Your sentiments are well-taken.
No one "owns" Markdown, and quibbling over words is unproductive.
There is a concept: "a simple in-line markup language that is easy to write and maps clearly to HTML". One instance of that concept is a specific, buggy, ill-defined language called "Markdown".
"Standard Markdown" is another instance of the same concept. This is the way English works: adding modifiers to words that designate one instance of a concept to designate other instances of the same concept.
Getting to an EBNF grammar from the spec would be awesome, but the spec is a great place to start. All spec generation is tendentious, and it is common to have multiple people highly invested in the generation of different specs for the same nominal standard. Politics, as Aristotle tells us, is the master art. This is why.
So you think anyone would think it was totally cool if someone released things called 'Standard Excel' and 'Standard MacOS'? That wouldn't get by without criticism, why should this?
That is to say, you can't really spend a decade or two letting "Markdown" sort of mean whatever people want it to mean, and only then cry foul for the N+1 person to use the term. "Excel" and "MacOS" have not been genericized (is that a word?) to the same extent that "Markdown" has.
Legalities aside, this is a dick move that goes directly against the license.
As for your genericization argument, what do you think are the first 2 results in Google for markdown? And the wikipedia description (3rd result) includes both the syntax and the 'tool'. Popular != Generic
Also, if the problem with "Standard Markdown" is the use of the term "Markdown", then the license is relevant.

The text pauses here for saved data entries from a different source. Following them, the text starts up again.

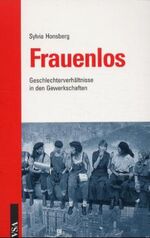 Sylvia Honsberg

Frauenlos

Geschlechterverhältnisse in den Gewerkschaften

VSA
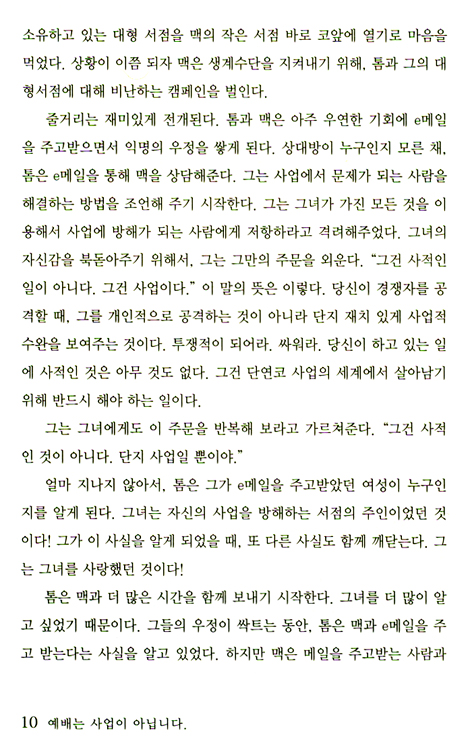 소유하고 있는 대형 서점을 맥의 작은 서점 바로 코앞에 열기로 마음을 먹었다. 상황이 이쯤 되자 맥은 생계수단을 지켜내기 위해, 톰과 그의 대형서점에 대해 비난하는 캠페인을 벌인다.

줄거리는 재미있게 전개된다. 톰과 맥은 아주 우연한 기회에 e메일을 주고받으면서 익명의 우정을 쌓게 된다. 상대방이 누구인지 모른 채, 톰은 e메일을 통해 맥을 상담해준다. 그는 사업에서 문제가 되는 사람을 해결하는 방법을 조언해 주기 시작한다. 그는 그녀가 가진 모든 것을 이용해서 사업에 방해가 되는 사람에게 저항하라고 격려해주었다. 그녀의 자신감을 북돋아주기 위해서, 그는 그만의 주문을 외운다. "그건 사적인 일이 아니다. 그건 사업이다." 이 말의 뜻은 이렇다. 당신이 경쟁자를 공격할 때, 그를 개인적으로 공격하는 것이 아니라 단지 재치 있게 사업적 수완을 보여주는 것이다. 투쟁적이 되어라. 싸워라. 당신이 하고 있는 일에 사적인 것은 아무 것도 없다. 그건 단연코 사업의 세계에서 살아남기 위해 반드시 해야 하는 일이다.

그는 그녀에게도 이 주문을 반복해 보라고 가르쳐준다. "그건 사적인 것이 아니다. 단지 사업일 뿐이야."

얼마 지나지 않아서, 톰은 그가 e메일을 주고받았던 여성이 누구인지를 알게 된다. 그녀는 자신의 사업을 방해하는 서점의 주인이었던 것이다! 그가 이 사실을 알게 되었을 때, 또 다른 사실도 함께 깨닫는다. 그는 그녀를 사랑했던 것이다!

톰은 맥과 더 많은 시간을 함께 보내기 시작한다. 그녀를 더 많이 알고 싶었기 때문이다. 그들의 우정이 싹트는 동안, 톰은 맥과 e메일을 주고 받는다는 사실을 알고 있었다. 하지만 맥은 메일을 주고받는 사람과

10 예배는 사업이 아닙니다.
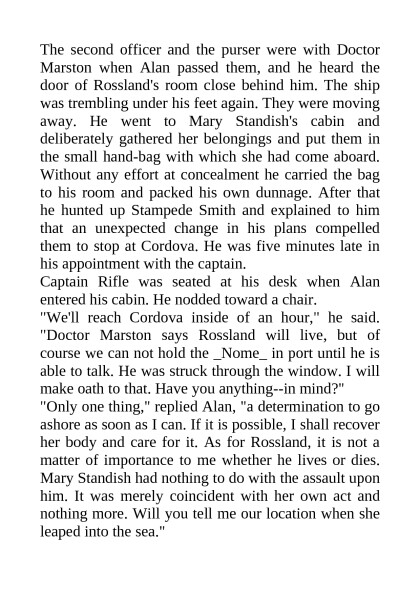 The second officer and the purser were with Doctor Marston when Alan passed them, and he heard the door of Rossland's room close behind him. The ship was trembling under his feet again. They were moving away. He went to Mary Standish's cabin and deliberately gathered her belongings and put them in the small hand-bag with which she had come aboard. Without any effort at concealment he carried the bag to his room and packed his own dunnage. After that he hunted up Stampede Smith and explained to him that an unexpected change in his plans compelled them to stop at Cordova. He was five minutes late in his appointment with the captain.
Captain Rifle was seated at his desk when Alan entered his cabin. He nodded toward a chair.
"We'll reach Cordova inside of an hour," he said. "Doctor Marston says Rossland will live, but of course we can not hold the _Nome_ in port until he is able to talk. He was struck through the window. I will make oath to that. Have you anything--in mind?"
"Only one thing," replied Alan, "a determination to go ashore as soon as I can. If it is possible, I shall recover her body and care for it. As for Rossland, it is not a matter of importance to me whether he lives or dies. Mary Standish had nothing to do with the assault upon him. It was merely coincident with her own act and nothing more. Will you tell me our location when she leaped into the sea."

But that means that everyone else (Multi-markdown, Markdown Extra, Github-flavored Markdown, Python-flavored Markdown, Markdown Python, Markdown PHP, etc. are all equally guilty of a "dick move". I don't see anyone arguing that calling it "XXX Markdown" is a problem. It's calling it Standard Markdown that they have a problem with, and the license doesn't really address that without also addressing everything else.
I do get the reaction to some degree. I would stop short of calling it a "dick move", but maybe it's a bit tone-deaf admittedly. I just think that the horse has left the barn on taking offense that someone implemented something sort of like what you called "Markdown" and called their version some form of "Markdown".

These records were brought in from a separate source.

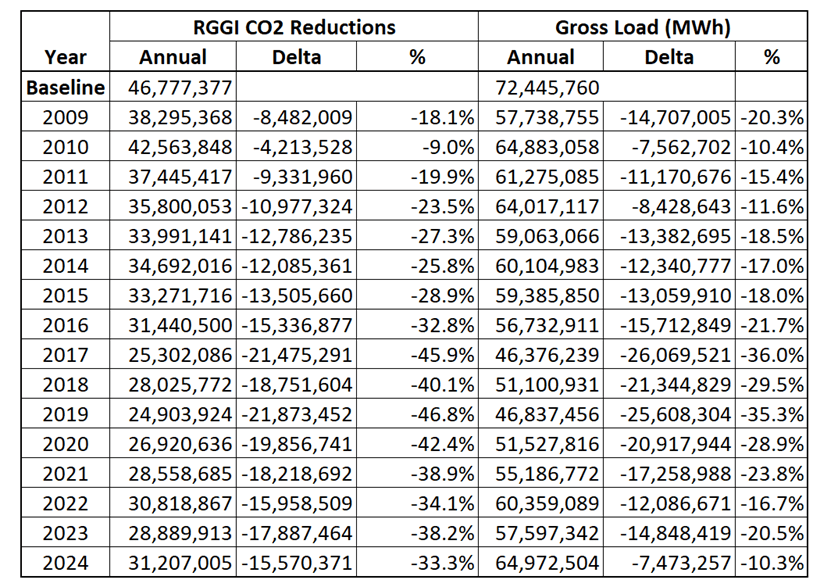 | | RGGI CO2 Reductions | | | Gross Load (MWh) | | |
|---|---|---|---|---|---|---|
| Year | Annual | Delta | % | Annual | Delta | % |
| Baseline | 46,777,377 | | | 72,445,760 | | |
| 2009 | 38,295,368 | -8,482,009 | -18.1% | 57,738,755 | -14,707,005 | -20.3% |
| 2010 | 42,563,848 | -4,213,528 | -9.0% | 64,883,058 | -7,562,702 | -10.4% |
| 2011 | 37,445,417 | -9,331,960 | -19.9% | 61,275,085 | -11,170,676 | -15.4% |
| 2012 | 35,800,053 | -10,977,324 | -23.5% | 64,017,117 | -8,428,643 | -11.6% |
| 2013 | 33,991,141 | -12,786,235 | -27.3% | 59,063,066 | -13,382,695 | -18.5% |
| 2014 | 34,692,016 | -12,085,361 | -25.8% | 60,104,983 | -12,340,777 | -17.0% |
| 2015 | 33,271,716 | -13,505,660 | -28.9% | 59,385,850 | -13,059,910 | -18.0% |
| 2016 | 31,440,500 | -15,336,877 | -32.8% | 56,732,911 | -15,712,849 | -21.7% |
| 2017 | 25,302,086 | -21,475,291 | -45.9% | 46,376,239 | -26,069,521 | -36.0% |
| 2018 | 28,025,772 | -18,751,604 | -40.1% | 51,100,931 | -21,344,829 | -29.5% |
| 2019 | 24,903,924 | -21,873,452 | -46.8% | 46,837,456 | -25,608,304 | -35.3% |
| 2020 | 26,920,636 | -19,856,741 | -42.4% | 51,527,816 | -20,917,944 | -28.9% |
| 2021 | 28,558,685 | -18,218,692 | -38.9% | 55,186,772 | -17,258,988 | -23.8% |
| 2022 | 30,818,867 | -15,958,509 | -34.1% | 60,359,089 | -12,086,671 | -16.7% |
| 2023 | 28,889,913 | -17,887,464 | -38.2% | 57,597,342 | -14,848,419 | -20.5% |
| 2024 | 31,207,005 | -15,570,371 | -33.3% | 64,972,504 | -7,473,257 | -10.3% |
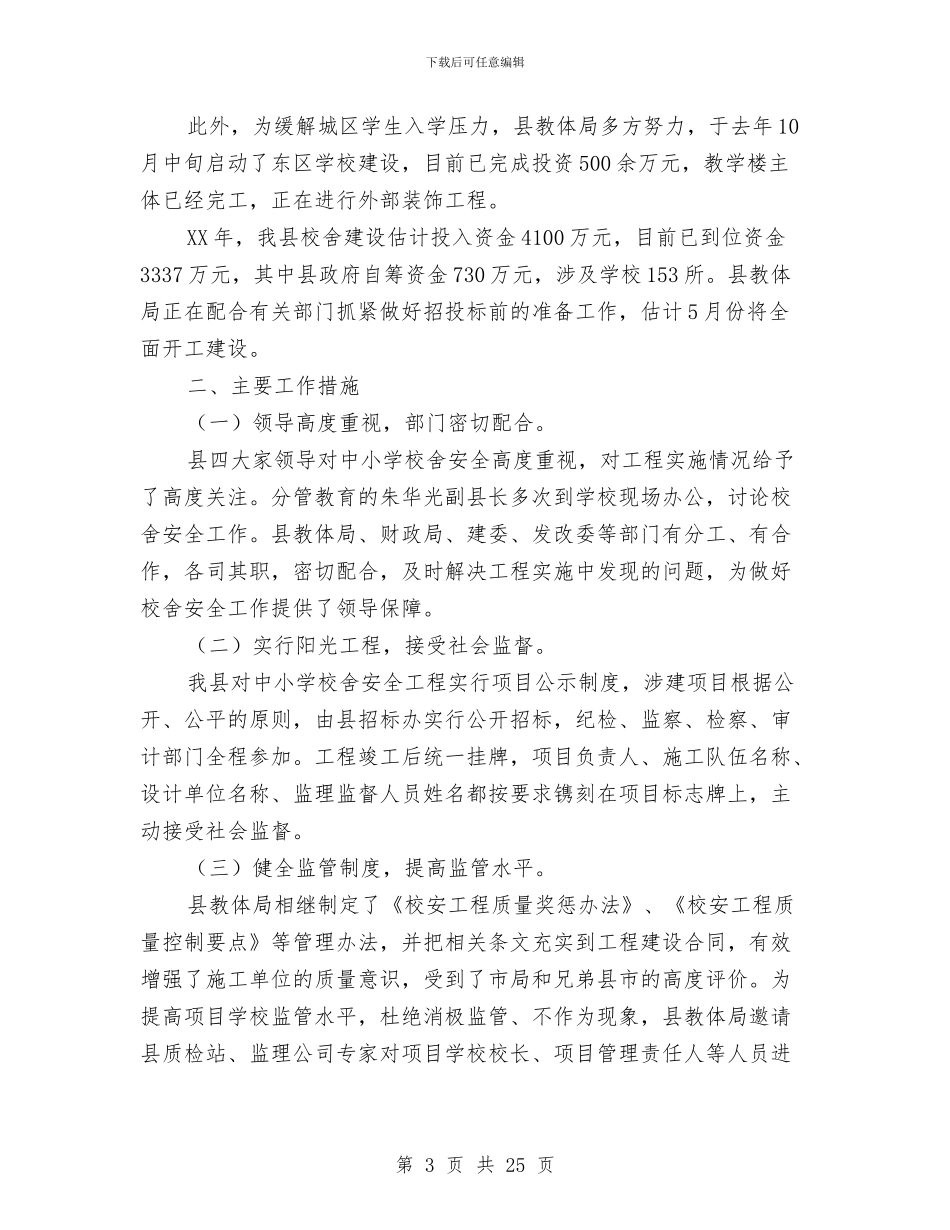 下载后可任意编辑

此外，为缓解城区学生入学压力，县教体局多方努力，于去年10月中旬启动了东区学校建设，目前已完成投资500余万元，教学楼主体已经完工，正在进行外部装饰工程。

XX年，我县校舍建设估计投入资金4100万元，目前已到位资金3337万元，其中县政府自筹资金730万元，涉及学校153所。县教体局正在配合有关部门抓紧做好招投标前的准备工作，估计5月份将全面开工建设。

二、主要工作措施

（一）领导高度重视，部门密切配合。

县四大家领导对中小学校舍安全高度重视，对工程实施情况给予了高度关注。分管教育的朱华光副县长多次到学校现场办公，讨论校舍安全工作。县教体局、财政局、建委、发改委等部门有分工、有合作，各司其职，密切配合，及时解决工程实施中发现的问题，为做好校舍安全工作提供了领导保障。

（二）实行阳光工程，接受社会监督。

我县对中小学校舍安全工程实行项目公示制度，涉建项目根据公开、公平的原则，由县招标办实行公开招标，纪检、监察、检察、审计部门全程参加。工程竣工后统一挂牌，项目负责人、施工队伍名称、设计单位名称、监理监督人员姓名都按要求镌刻在项目标志牌上，主动接受社会监督。

（三）健全监管制度，提高监管水平。

县教体局相继制定了《校安工程质量奖惩办法》、《校安工程质量控制要点》等管理办法，并把相关条文充实到工程建设合同，有效增强了施工单位的质量意识，受到了市局和兄弟县市的高度评价。为提高项目学校监管水平，杜绝消极监管、不作为现象，县教体局邀请县质检站、监理公司专家对项目学校校长、项目管理责任人等人员进

第 3 页 共 25 页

Gruber is OK with "Github flavored Markdown" because the name makes it sound like a fork. "Standard Markdown" does not sound like a fork. See my earlier comment in this thread for a cite to Gruber verifying that this is his problem with the name.
The thing that makes this weird in that context is that I can't think offhand of any examples where the inventor of "X" has been opposed to the idea of doing anything about the mass of incompatible versions floating around. Usually, you have a language, there are a few implementations, and then everyone gets together to nail down what an "official" version should do. My gut is that at some point, if after a decade of pleading, the maintainer of an "official" version is not stepping up, the community is OK to go on without them, but clearly there are arguments on both sides there.
I don't think anyone would dispute that both Excel and MacOS are, in fact, trademarks established through bona fide use in commerce and which have not been genericized, and which, therefore, currently serve to clearly designate the origin of particular commercial products.
I don't think the same consensus exists with Markdown. In fact, I suspect if there was a general consensus that "Markdown" had some clear meaning, whether or not it was to designate the original of a particular commercial product, the "Standard Markdown" project wouldn't exist.